● DO THIS
Write out, word for word, every line from the one containing "Is point 919,259" through the last line of the records below, both ends included.

....

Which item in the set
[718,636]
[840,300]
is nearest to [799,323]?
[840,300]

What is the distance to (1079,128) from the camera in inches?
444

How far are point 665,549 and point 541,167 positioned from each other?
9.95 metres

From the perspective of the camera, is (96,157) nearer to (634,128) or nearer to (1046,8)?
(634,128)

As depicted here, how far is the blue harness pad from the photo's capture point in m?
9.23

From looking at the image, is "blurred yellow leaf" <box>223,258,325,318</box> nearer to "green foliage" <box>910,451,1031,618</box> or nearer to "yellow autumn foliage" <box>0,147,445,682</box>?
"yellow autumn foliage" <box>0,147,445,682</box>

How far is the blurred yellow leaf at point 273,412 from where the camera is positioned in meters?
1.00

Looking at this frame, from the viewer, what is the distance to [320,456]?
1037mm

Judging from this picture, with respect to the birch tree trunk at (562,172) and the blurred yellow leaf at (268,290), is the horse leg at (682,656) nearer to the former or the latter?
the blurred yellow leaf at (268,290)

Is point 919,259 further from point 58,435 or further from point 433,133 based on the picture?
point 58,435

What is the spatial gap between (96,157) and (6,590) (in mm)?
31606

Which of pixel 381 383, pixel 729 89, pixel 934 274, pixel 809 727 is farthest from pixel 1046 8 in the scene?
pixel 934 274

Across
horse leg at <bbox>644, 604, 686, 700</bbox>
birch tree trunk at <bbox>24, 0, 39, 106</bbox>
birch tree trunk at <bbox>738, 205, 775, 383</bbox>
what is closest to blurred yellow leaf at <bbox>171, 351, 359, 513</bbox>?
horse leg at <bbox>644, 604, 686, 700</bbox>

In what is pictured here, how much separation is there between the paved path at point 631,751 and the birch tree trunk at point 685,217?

....

● CORRECT RESPONSE
Is point 919,259 further from point 58,435 or further from point 433,133 based on the picture?
point 58,435

What is the spatial gap between (96,157) and (6,590) (in mm)?
31606

Which of pixel 381 383, pixel 729 89, pixel 934 274, pixel 809 727 is farthest from pixel 1046 8 in the scene?
pixel 934 274

Across
horse leg at <bbox>644, 604, 686, 700</bbox>
birch tree trunk at <bbox>24, 0, 39, 106</bbox>
birch tree trunk at <bbox>738, 205, 775, 383</bbox>
what is closest to blurred yellow leaf at <bbox>171, 351, 359, 513</bbox>?
horse leg at <bbox>644, 604, 686, 700</bbox>

In what is pictured here, how much separation is there between the paved path at point 631,751 and the birch tree trunk at point 685,217?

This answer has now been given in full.